• _SOURCE TEXT_:
— START —

U.S. Mission to Germany

Fachleiter Conference / Amerikastudientagung

 

Konferenz

blue button Hauptseite
blue button Programm
blue button Referenten
blue button Anmeldeformular
blue button Anerkennung als Fortbildung
33. Amerikastudientagung
der Amerikanischen Botschaft
vom 29. Mai - 1. Juni 2003

"The United States in a Changing World:
How Business, Politics, the Sciences, and Culture Affect Globalization (or vice versa?)"

 
Referenten
 

Susan Aaronson | Charles Brooks | Robert Olen Butler | Robert J. Lieber | Lionel Tiger | Ruth Weisberg

Susan Aaronson is Senior Fellow and Director of Globalization Studies at the Kenan Institute, the Washington branch of the Kenan-Flagler Business School, University of North Carolina. Her scholarly research focuses on international investment and social responsibility issues. Aaronson directs a major study, funded by the Ford and UN Foundations, that will examine how U.S. public policies can promote or undermine global corporate social responsibility. In 2002, Aaronson and James Reeves published a study of what other governments are doing to promote global corporate responsibility, called Corporate Responsibility in the Global Village: The Role of Public Policy. Aaronson is a frequent speaker on public understanding of globalization issues. She was a regular commentator on " All Things Considered" in 1994-1995; "Marketplace" on public radio, from 1995-1998, and "Morning Edition," 1998-2001. She is the author of two scholarly books on trade. Trade and the American Dream uses the history of the ITO, GATT and WTO to talk about how policymakers talked about trade to the American public. Taking Trade to the Streets: The Lost History of Public Efforts to Shape Globalization was published in 2001 by the University of Michigan Press. It examines how trade regulation and social regulation came to intersect and the role of nongovernmental organizations in trade policy. In 2001, Aaronson wrote a study on how to remake U.S. trade policy, called Redefining the Terms of Trade Policymaking. The forwards were written by Senator Max Baucus, Chairman, Senate Finance Committee, and Congressman Amo Houghton. Aaronson has also written two primers on trade-"Trade is Everybody's Business," for high school students and "Are there Trade Offs When Americans Trade?" for adults. These books relate trade to citizens' daily lives and their many roles as citizens, producers, consumers, and friends of the earth. Aaronson received her doctorate in history (business, economic, public policy) from Johns Hopkins University and an M.A. in International Affairs from Columbia. She has also been a Guest Scholar in Economics at the Brookings Institution (1995-1998). She currently teaches in the Elliot School of International Affairs, George Washington University. Aaronson is the mother of two children-Ethan and Allegra and is married to William Douglas Wham. She can be reached at saaronson@kenan.org.

— END —

(Records in a dataset)
— START —

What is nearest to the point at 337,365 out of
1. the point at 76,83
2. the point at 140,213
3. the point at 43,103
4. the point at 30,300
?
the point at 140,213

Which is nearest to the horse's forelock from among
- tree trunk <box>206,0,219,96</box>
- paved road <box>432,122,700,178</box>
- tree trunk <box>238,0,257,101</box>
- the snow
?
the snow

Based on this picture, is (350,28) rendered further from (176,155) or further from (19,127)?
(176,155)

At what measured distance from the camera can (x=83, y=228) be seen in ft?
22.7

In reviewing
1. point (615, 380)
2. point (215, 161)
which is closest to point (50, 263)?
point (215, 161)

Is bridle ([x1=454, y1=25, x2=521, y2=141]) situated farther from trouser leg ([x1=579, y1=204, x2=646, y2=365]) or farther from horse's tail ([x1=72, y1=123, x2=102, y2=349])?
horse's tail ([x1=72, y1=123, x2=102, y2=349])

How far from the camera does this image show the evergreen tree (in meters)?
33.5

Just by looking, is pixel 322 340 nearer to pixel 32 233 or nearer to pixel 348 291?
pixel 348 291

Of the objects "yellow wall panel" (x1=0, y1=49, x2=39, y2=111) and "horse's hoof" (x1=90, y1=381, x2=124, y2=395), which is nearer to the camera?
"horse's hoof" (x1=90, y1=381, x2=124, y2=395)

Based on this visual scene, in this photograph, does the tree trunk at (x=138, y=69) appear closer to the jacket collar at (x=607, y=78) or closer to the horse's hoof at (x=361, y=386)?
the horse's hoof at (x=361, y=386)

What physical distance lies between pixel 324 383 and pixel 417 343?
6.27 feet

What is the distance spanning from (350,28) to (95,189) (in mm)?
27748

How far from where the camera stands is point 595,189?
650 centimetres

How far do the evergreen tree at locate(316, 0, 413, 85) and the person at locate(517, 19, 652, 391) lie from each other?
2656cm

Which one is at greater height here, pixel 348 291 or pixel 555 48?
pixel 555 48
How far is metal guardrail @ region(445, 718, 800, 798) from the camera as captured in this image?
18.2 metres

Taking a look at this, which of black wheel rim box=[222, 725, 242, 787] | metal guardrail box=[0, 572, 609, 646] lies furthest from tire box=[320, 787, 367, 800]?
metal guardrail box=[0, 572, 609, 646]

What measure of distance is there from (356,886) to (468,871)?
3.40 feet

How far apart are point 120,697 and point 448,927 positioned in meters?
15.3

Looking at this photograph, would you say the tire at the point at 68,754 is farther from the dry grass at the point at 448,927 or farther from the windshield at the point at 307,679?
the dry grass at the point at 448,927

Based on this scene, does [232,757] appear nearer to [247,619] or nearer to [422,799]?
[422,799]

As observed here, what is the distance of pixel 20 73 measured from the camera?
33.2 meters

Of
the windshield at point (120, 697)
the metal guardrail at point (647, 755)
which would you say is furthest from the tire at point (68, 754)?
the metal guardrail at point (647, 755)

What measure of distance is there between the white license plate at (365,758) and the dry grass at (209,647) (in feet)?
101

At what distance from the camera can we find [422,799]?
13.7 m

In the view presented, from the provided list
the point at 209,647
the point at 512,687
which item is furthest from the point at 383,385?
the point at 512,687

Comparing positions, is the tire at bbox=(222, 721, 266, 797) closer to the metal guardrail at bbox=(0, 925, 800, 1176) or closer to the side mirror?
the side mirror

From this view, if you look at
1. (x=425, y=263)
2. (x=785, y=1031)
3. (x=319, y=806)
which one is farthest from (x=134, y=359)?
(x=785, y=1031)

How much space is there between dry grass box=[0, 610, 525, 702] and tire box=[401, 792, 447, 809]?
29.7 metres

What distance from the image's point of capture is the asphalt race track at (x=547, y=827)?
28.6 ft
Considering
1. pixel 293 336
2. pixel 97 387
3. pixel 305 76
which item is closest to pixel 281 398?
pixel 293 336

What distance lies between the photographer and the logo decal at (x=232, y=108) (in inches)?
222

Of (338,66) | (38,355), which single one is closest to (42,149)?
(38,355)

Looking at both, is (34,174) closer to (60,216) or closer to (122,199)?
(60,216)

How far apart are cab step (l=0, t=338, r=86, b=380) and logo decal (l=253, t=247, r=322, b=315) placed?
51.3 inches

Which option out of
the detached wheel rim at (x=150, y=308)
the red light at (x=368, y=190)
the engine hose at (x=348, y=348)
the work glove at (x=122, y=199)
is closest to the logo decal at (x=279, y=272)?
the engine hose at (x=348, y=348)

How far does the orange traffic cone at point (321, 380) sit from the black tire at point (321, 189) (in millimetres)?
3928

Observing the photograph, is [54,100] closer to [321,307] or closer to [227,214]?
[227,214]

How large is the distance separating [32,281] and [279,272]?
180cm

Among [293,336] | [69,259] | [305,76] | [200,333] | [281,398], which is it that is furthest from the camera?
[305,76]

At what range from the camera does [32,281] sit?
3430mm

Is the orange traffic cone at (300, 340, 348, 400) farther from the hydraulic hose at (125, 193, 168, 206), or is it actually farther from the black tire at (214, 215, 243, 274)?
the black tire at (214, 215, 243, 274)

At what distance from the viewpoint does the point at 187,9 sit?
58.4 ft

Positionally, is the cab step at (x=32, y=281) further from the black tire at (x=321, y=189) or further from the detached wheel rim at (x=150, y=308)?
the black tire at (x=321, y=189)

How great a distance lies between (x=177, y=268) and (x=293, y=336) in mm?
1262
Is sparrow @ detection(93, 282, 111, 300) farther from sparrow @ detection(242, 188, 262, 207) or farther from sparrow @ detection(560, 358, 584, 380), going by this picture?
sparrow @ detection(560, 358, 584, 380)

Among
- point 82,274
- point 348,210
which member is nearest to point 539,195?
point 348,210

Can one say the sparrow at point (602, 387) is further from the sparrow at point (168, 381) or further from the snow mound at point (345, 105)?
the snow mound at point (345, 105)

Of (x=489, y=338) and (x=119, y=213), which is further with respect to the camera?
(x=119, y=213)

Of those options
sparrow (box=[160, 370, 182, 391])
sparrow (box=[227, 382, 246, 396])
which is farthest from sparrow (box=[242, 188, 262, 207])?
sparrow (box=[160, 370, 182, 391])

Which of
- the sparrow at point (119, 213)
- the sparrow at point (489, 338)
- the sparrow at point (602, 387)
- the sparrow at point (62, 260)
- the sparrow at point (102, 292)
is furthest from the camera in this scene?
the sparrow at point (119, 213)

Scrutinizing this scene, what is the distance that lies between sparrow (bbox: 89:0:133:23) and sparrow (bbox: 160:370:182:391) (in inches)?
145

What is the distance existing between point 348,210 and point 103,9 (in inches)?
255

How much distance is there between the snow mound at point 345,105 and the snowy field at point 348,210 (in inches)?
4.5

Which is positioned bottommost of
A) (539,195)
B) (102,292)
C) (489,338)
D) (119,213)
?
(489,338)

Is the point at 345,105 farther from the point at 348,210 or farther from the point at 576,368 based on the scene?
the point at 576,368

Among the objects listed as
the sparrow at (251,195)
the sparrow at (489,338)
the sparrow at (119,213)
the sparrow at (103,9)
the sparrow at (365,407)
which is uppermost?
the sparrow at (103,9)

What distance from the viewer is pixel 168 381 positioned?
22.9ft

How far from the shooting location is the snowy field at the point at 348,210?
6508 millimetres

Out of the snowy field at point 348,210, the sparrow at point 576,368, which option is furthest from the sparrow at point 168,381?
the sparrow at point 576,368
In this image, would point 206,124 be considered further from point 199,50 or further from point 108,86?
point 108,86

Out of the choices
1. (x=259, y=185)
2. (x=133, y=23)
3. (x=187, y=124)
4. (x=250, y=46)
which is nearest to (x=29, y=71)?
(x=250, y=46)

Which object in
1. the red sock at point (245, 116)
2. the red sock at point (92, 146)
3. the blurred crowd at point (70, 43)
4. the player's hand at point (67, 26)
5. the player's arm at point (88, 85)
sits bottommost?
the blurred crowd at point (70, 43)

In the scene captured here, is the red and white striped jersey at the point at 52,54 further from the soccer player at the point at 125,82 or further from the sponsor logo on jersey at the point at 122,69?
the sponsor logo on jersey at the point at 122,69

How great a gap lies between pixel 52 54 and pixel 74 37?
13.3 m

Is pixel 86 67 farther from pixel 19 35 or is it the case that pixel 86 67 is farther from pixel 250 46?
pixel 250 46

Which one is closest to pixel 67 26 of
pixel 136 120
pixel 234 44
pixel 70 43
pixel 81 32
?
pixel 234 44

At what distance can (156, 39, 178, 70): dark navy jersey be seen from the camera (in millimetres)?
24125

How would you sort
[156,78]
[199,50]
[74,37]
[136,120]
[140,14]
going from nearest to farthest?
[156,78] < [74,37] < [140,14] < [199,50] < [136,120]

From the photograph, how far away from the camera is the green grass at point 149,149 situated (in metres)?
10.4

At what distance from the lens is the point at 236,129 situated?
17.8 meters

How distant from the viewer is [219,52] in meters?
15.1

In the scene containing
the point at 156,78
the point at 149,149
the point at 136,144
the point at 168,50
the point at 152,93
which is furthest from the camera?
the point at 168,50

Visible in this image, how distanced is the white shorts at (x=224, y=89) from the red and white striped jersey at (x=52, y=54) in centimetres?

— END —

• _INSTRUCTIONS_:
(a) According to the conference page, which publisher brought out Taking Trade to the Streets?
(b) Decide whether each statement agrees with the conference page: (i) Aaronson earned her doctorate in history at Columbia. (ii) Aaronson was a Guest Scholar in Economics at the Brookings Institution. (iii) The study Aaronson directs is funded by the Ford and UN Foundations.
(c) Write what comes next on the conference page, starting after its final sentence.

• _TASK RESPONSES_:
(a) The University of Michigan Press, in 2001.

(b)
(i) No: "Aaronson received her doctorate in history (business, economic, public policy) from Johns Hopkins University and an M.A. in International Affairs from Columbia."
(ii) Yes: "She has also been a Guest Scholar in Economics at the Brookings Institution (1995-1998)."
(iii) Yes: "Aaronson directs a major study, funded by the Ford and UN Foundations"

(c)
Charles Brooks participates in the conference as a private person and University lecturer, not as a spokesperson for the U.S. government. He was for many years an Assistant United States Attorney (federal prosecutor) in Washington, DC, and is now a Senior Attorney with the International Prisoner Transfer Unit, Office of Enforcement Operations, Criminal Division, U.S. department of Justice. The Unit administers the treaties which govern the transfer of foreign nationals in American prisons to serve their sentences in their home countries and American nationals in foreign prisons to serve their sentences in the United States. Work involves dealing with the State Department and foreign governments on issues involving both individual prisoners and the governing treaties. Brooks represented the United States at Council of Europe meetings of the Committee of Experts on the Operation of European Conventions in the Penal Field and of the full European Committee on Crime Problems in Strasbourg (France). In the fall of 1998, appointed Resident Legal Adviser in Sarajevo, Bosnia; worked with the Ministry of Justice of the Bosnian Federation on the introduction of the (then) recently adopted criminal code (which replaced the Communist-era Yugoslav criminal code) and to plan a training program with the Ministry for judges, prosecutors, and defense attorneys on the new criminal law and procedure and on practice in Western criminal justice systems. He has Ph.D and J.D. degrees from Harvard University and has taught trial advocacy at the Harvard Law School and has lectured on American criminal procedure in universities in the US and abroad.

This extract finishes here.